Anomaly Detection in Survey Data: Spotting the Unexpected in E-Commerce

Enia Xhakaj
Data Scientist
,
Fairing
Reliable survey data depends on flawless delivery. We rebuilt our anomaly detection system to ensure every survey appears on your Thank You and Order Confirmation pages, where multiple scripts can interfere with survey delivery. With Fairing's industry-leading response rates of over 50%, each missed survey is a lost opportunity to capture valuable zero-party data. Our new system quickly identifies when surveys stop appearing, letting us address technical issues before they impact your data collection.
The Objective: Identifying Unusual Activity
Our goal is to detect unexpected trends in survey views. By monitoring survey engagement, we can spot sudden changes—like a sudden drop in views—that may signal a problem. This proactive approach allows us to address issues before they escalate, ensuring a smooth customer experience.
The Analysis: Preparing the Data
To effectively detect anomalies, we first need to prepare and analyze the data. Our approach operates at two levels:
Website-Level Views: This provides a big-picture understanding of survey activity across an entire website. It’s useful for identifying overall trends and patterns.
Question-Level Views: This zooms in on specific survey questions, particularly high-priority ones (e.g., “rank 0” questions). It’s ideal for digging deeper into areas that generate significant engagement.
To ensure a complete and accurate analysis, we address two key challenges:
Filling the Gaps: If a minute has no survey views, we add a placeholder with “0 views” to maintain a continuous timeline.
Grouping by Time: To reduce noise, we group data into intervals (e.g., 30 minutes) and summarize activity within each period.
Detecting Anomalies: What Counts as Unusual?
An anomaly occurs when survey activity deviates significantly from expected patterns. For example, a sudden drop in views during a typically busy period could indicate a technical issue, while a spike might suggest a product drop or a problem with the survey itself.

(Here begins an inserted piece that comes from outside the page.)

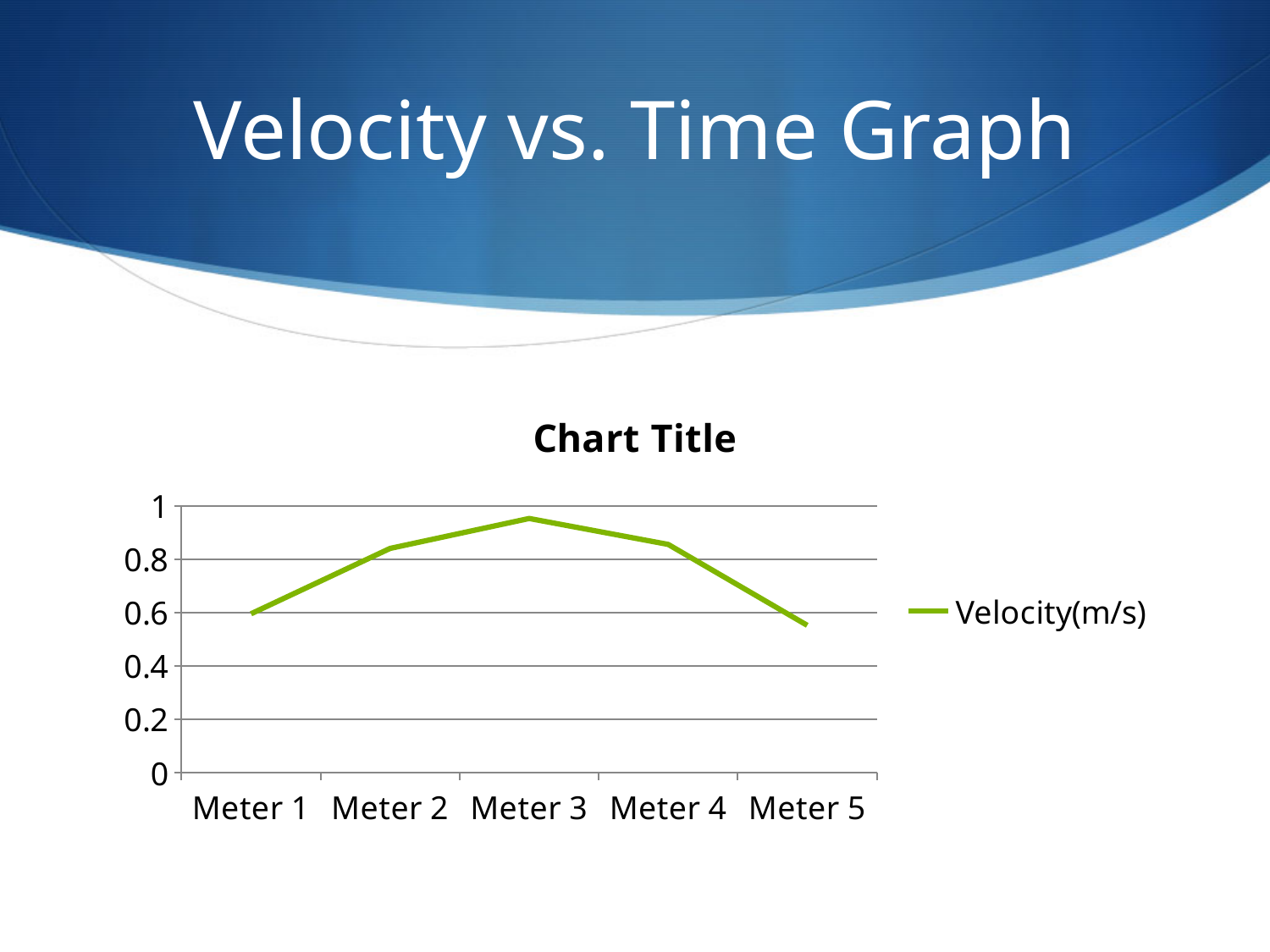
Is the value for Meter 2 greater or less than 0.8? greater Does the line rise or fall between Meter 3 and Meter 5? fall What kind of chart is shown on the slide? line chart What is the title shown above the chart? Chart Title How many categories are plotted along the x axis? 5 Is the value for Meter 3 greater or less than 0.8? greater Which is larger, the value for Meter 1 or the value for Meter 3? Meter 3 Is the value for Meter 5 greater or less than 0.6? less What series name appears in the legend? Velocity(m/s) Which category has the highest velocity value? Meter 3 How many series does the legend list? 1 Which category has the lowest velocity value? Meter 5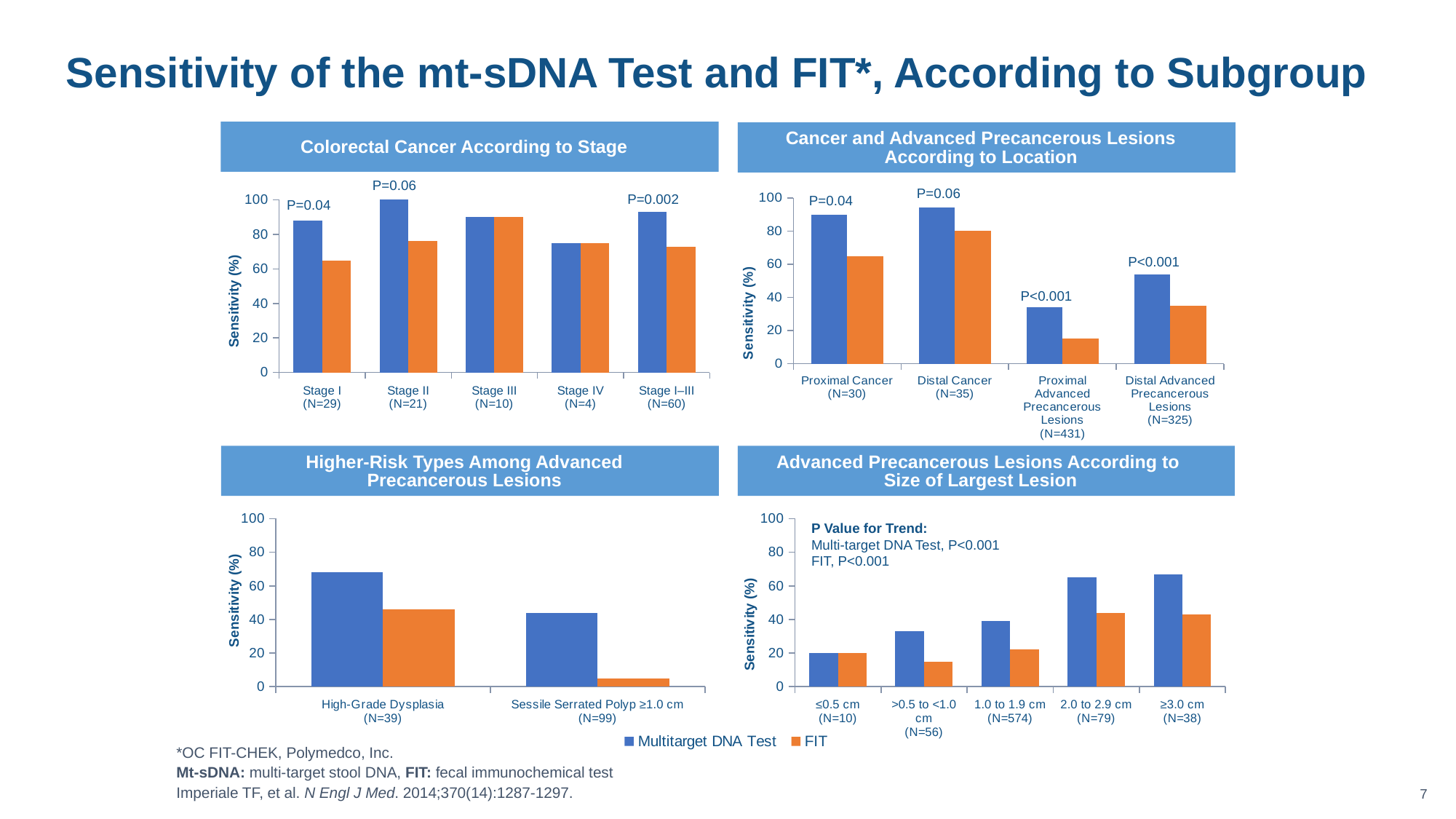
In the "Colorectal Cancer According to Stage" chart, what P value is printed above the Stage I–III (N=60) bars? P=0.002 In the "Higher-Risk Types Among Advanced Precancerous Lesions" chart, which is larger for High-Grade Dysplasia (N=39): the Multitarget DNA Test or FIT? Multitarget DNA Test In the "Advanced Precancerous Lesions According to Size of Largest Lesion" chart, how many size categories are shown? 5 In the "Colorectal Cancer According to Stage" chart, what is the Multitarget DNA Test sensitivity for Stage II (N=21)? 100 In the "Higher-Risk Types Among Advanced Precancerous Lesions" chart, which bar is the lowest? FIT for Sessile Serrated Polyp ≥1.0 cm (N=99) In the "Colorectal Cancer According to Stage" chart, is the FIT value for Stage I (N=29) greater or less than 80? less In the "Advanced Precancerous Lesions According to Size of Largest Lesion" chart, do the Multitarget DNA Test values rise or fall as lesion size increases along the x axis? rise How many series does the legend at the bottom of the slide list? 2 What kind of chart is the "Colorectal Cancer According to Stage" chart? bar chart In the "Cancer and Advanced Precancerous Lesions According to Location" chart, which category has the lowest FIT sensitivity? Proximal Advanced Precancerous Lesions (N=431) In the "Colorectal Cancer According to Stage" chart, how many stage categories are shown on the x axis? 5 In the "Cancer and Advanced Precancerous Lesions According to Location" chart, is the Multitarget DNA Test value for Proximal Advanced Precancerous Lesions (N=431) greater or less than 40? less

Here’s how we identify anomalies:
Detect Zero-View Periods: If a website or question usually has more than five views per interval but suddenly has zero, we flag it as unusual. This detector also activates for new websites with insufficient historical data.
Account for Trends: Survey data often follows natural trends, such as increased activity during holidays or drops after major sales events like Black Friday. To focus on unexpected changes, we remove these trends using a moving average.
How We Remove Trends
Calculate the trend using a moving average.
Subtract the trend from the original data to create a “detrended” version.
Identifying Anomalies: Comparing Today to the Past
To determine whether today’s activity is unusual, we compare it to historical patterns using two statistical methods:
Median Absolute Deviation (MAD): This method compares today’s data to the historical median. It’s robust against extreme values, making it reliable for spotting anomalies.
Standard Deviation (STD): This measures how far today’s activity deviates from the historical average. It’s particularly useful for identifying large deviations.
Flagging Anomalies: Taking Action
If today’s activity falls below the thresholds for both MAD and STD, it’s flagged as an anomaly. This dual-method approach ensures accuracy and helps teams act quickly to investigate and resolve unexpected changes.
Conclusion
Survey data is a goldmine of insights, but only if we know how to interpret it. By leveraging anomaly detection techniques, we can quickly spot and respond to unusual activity, ensuring a seamless customer experience and driving long-term success. Whether it’s a sudden drop in engagement or an unusual lull in activity, being able to identify and act on anomalies is a game-changer for any business.